When others are urging that the United States ought to protect slavery in the Territories, the record does not show that he is interested at first; although when at last the question is forced into debate he makes by far the strongest speech of all in championship of the Davis resolutions. I believe the current sucked him in.
Just after Lincoln’s election—an event which influenced nearly all of even the most moderate elderly people of my acquaintance to declare at once for a southern confederacy—he proposed that Stephens join with him in an address to the people of Georgia, counselling that no immediate secessionist nor non-resistance man be elected to the convention;[109] and later he professed willingness to accept the Crittenden compromise.
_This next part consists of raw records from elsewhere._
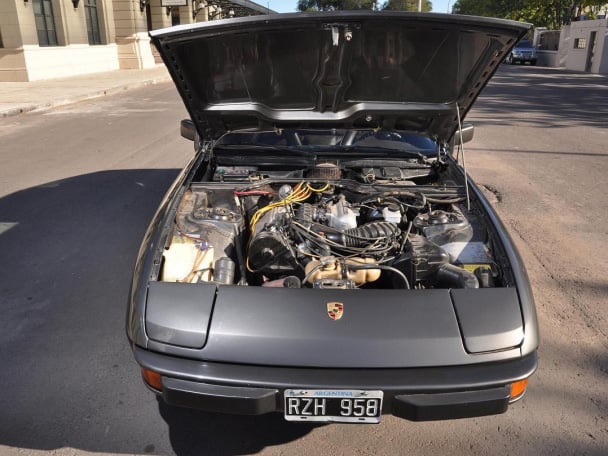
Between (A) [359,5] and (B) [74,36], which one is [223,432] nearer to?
(B) [74,36]

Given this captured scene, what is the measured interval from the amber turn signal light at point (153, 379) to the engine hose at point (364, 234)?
49.5 inches

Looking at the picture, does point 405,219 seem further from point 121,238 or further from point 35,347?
point 121,238

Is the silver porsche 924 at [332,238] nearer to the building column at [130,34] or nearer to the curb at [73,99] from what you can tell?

The truth is that the ablest leaders, as we call them, do not lead—they are led. If they should become non-representative, their followers would go elsewhere. And those of these leaders whose influence is the most potent and permanent are the conservative and moderate. Toombs was never really ahead in the southern movement except when for a brief while in the session of 1849-50 he planted the standard far to the front and called his people forward. Afterwards there were always others who appeared to be fighting much in advance of him.